Estudante de Jornalismo, Melissa Ribeiro vê certa hostilidade com a classe. | Foto: Vinícius Lemos

Canais de YouTube, hoje, têm mais influência em jovens do que qualquer programa da TV aberta. Os programas de rádio estão ao vivo na internet, transformando ouvintes em telespectadores, e ficam disponíveis a qualquer momento por meio de podcasts ou mesmo no próprio YouTube. “A internet via celular trouxe capilarização e esvaziou nosso papel de filtro do mundo para as pessoas terem conhecimento do que estava acontecendo. No futuro, 65% das profissões vão desaparecer, mas não acho que a nossa profissão vai acabar. [De início] Eu mesmo resisti [aos novos tempos], mas falei: não tem como; porque aquilo que comunicava com uma charge, com apoio de uma notícia, percebi que muitas vezes caía no vazio”, explicou Maurício Ricardo, sobre o porquê migrou seus comentários mais aprofundados para o YouTube.

O sucesso do audiovisual em Uberlândia em detrimento do jornalismo impresso ou mesmo online é explicado por alguns fatores pelos próprios jornalistas. “Tenho que louvar a persistência de jornais como o Diário [único impresso de circulação diária em Uberlândia]. O uberlandense não teve hábito de ler, não se pode vender jornal na esquina, com proibição da figura do gazeteiro, sendo assim é natural que o impresso vá diminuindo e o jornalismo migre para internet, basicamente”, disse Magoo.
 
Fake News e hostilidade geram desafios
Ética e compromisso com a verdade nunca foram algo tão importante, com a pulverização da informação. “Antigamente, a gente fazia as reportagens por telefone. Conversávamos com as fontes assim e tínhamos confiança”, afirmou o jornalista Alberto de Oliveira. Em mais de meio século de jornalismo, em Uberlândia as coisas não mudaram tanto, mas saiu o telefone e entrou o smartphone. Saiu a credibilidade que se tinha na figura de um repórter e chegou-se à era em que as informações pipocam em aplicativos de mensagens. Daí, até as famosas fake news é um passo. Junte isso ao ataque direto sofrido pela imprensa por meio de rede sociais e temos um ambiente que se mostra hostil para o jornalista.

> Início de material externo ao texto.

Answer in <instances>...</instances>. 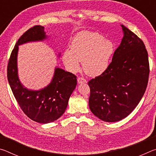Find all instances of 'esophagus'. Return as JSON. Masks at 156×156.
I'll use <instances>...</instances> for the list:
<instances>
[{"mask_svg": "<svg viewBox=\"0 0 156 156\" xmlns=\"http://www.w3.org/2000/svg\"><path fill=\"white\" fill-rule=\"evenodd\" d=\"M77 80H78V84H83V83H87V80L84 78H78Z\"/></svg>", "mask_w": 156, "mask_h": 156, "instance_id": "34e87169", "label": "esophagus"}]
</instances>
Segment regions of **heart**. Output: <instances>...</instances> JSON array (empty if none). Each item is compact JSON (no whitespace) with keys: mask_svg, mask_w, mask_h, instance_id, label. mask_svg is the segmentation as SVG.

“Sobre as fake news, a velocidade da informação é muito grande. Com essa disseminação tão rápida, é difícil ir à fonte para saber se era mentira. Não se tem senso crítico com essa velocidade. A nossa esperança é que vai mudar. A própria pluralidade dos meios de comunicação permite a contestação. O que tem acontecido é que isso não tem sido feito com responsabilidade. A gente vive um contexto político que não nos deixa confortáveis”, disse a universitária Melissa Ribeiro.

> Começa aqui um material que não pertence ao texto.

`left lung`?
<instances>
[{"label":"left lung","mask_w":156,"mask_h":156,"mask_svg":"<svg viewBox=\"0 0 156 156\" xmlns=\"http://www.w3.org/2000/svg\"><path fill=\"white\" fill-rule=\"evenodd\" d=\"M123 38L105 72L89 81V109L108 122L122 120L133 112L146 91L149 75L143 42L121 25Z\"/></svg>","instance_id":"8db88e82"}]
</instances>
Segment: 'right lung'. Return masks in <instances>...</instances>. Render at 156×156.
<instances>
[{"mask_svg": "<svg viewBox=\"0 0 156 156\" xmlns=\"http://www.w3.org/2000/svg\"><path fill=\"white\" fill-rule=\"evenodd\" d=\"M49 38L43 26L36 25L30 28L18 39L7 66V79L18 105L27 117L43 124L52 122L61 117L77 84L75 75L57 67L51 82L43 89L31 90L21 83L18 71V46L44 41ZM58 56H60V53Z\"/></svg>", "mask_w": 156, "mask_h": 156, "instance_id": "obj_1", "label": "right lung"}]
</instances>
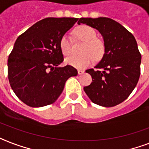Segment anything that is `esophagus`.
I'll return each instance as SVG.
<instances>
[{
	"label": "esophagus",
	"instance_id": "34e87169",
	"mask_svg": "<svg viewBox=\"0 0 149 149\" xmlns=\"http://www.w3.org/2000/svg\"><path fill=\"white\" fill-rule=\"evenodd\" d=\"M84 70H78V74L79 75H81V74H83V73H84Z\"/></svg>",
	"mask_w": 149,
	"mask_h": 149
}]
</instances>
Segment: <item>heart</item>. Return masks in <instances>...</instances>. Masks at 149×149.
I'll use <instances>...</instances> for the list:
<instances>
[{
    "label": "heart",
    "mask_w": 149,
    "mask_h": 149,
    "mask_svg": "<svg viewBox=\"0 0 149 149\" xmlns=\"http://www.w3.org/2000/svg\"><path fill=\"white\" fill-rule=\"evenodd\" d=\"M77 38L85 41L82 47L80 56H72L65 59V63L77 69H84L91 65L94 58L98 60L105 53V44L104 41L97 37L95 29L92 27L82 24L74 30ZM59 49L63 56H68L72 52V42L67 34L63 35L59 40Z\"/></svg>",
    "instance_id": "obj_1"
}]
</instances>
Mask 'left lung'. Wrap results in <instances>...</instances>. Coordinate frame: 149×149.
<instances>
[{"label":"left lung","instance_id":"1","mask_svg":"<svg viewBox=\"0 0 149 149\" xmlns=\"http://www.w3.org/2000/svg\"><path fill=\"white\" fill-rule=\"evenodd\" d=\"M80 23L98 30L105 44L100 62L95 69L86 70L92 83L84 91L94 104L116 106L129 97L140 77L141 56L136 40L125 27L108 17H81Z\"/></svg>","mask_w":149,"mask_h":149}]
</instances>
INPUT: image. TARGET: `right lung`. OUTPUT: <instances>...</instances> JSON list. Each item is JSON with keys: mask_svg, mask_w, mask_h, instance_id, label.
Instances as JSON below:
<instances>
[{"mask_svg": "<svg viewBox=\"0 0 149 149\" xmlns=\"http://www.w3.org/2000/svg\"><path fill=\"white\" fill-rule=\"evenodd\" d=\"M78 18L47 17L18 36L8 60L9 83L17 97L28 106L53 104L65 81L77 75L73 66L63 62L59 40Z\"/></svg>", "mask_w": 149, "mask_h": 149, "instance_id": "right-lung-1", "label": "right lung"}]
</instances>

Tema abordado em vários de seus comentários em vídeo, essa perda de credibilidade da imprensa brasileira passa pela falta de visão do jornalismo e também pela contestação como armadilha política, usada por parte de influenciadores digitais, para arrebanhar seguidores.

“É uma visão bem particular minha. Como é uma guerra, não se pode cair na armadilha. A [jornalista da Globo News] Eliane Cantanhêde anunciou a queda do ministro da Educação, Ricardo Vélez Rodrigues. Com certeza foi um trabalho jornalístico e de fonte. Mas ainda que o presidente Bolsonaro tivesse decidido isso, ele permanece com o ministro e desacredita a notícia. A imprensa tem que ser crítica ao governo, mas tem que entender que aquele modelo de furos não funciona [mais]. O contra-ataque deve ser de jornalismo investigativo, ao mesmo tempo que você não pode ter sangue nos olhos. Isso vai te levar para apuração malfeita e notícias incompletas, como já vimos por aí”, disse Maurício Ricardo.